AIM OF THE EXERCISE:
Write the rows below as a two-column CSV with the header text,answer. Give one line per row, with the row's wording under text and its answer under answer, each in a single quoted field, with line breaks changed to spaces and the pictures left out.
---- SUPPLIED RECORDS
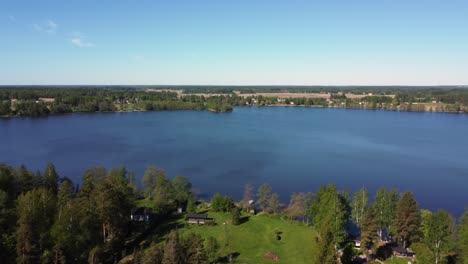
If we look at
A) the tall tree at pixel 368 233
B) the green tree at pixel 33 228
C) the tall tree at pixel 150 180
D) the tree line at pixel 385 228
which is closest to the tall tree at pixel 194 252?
the tree line at pixel 385 228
--------
SOLUTION TO THE PROBLEM:
text,answer
"If we look at A) the tall tree at pixel 368 233 B) the green tree at pixel 33 228 C) the tall tree at pixel 150 180 D) the tree line at pixel 385 228 which is closest to the tall tree at pixel 194 252?","the tree line at pixel 385 228"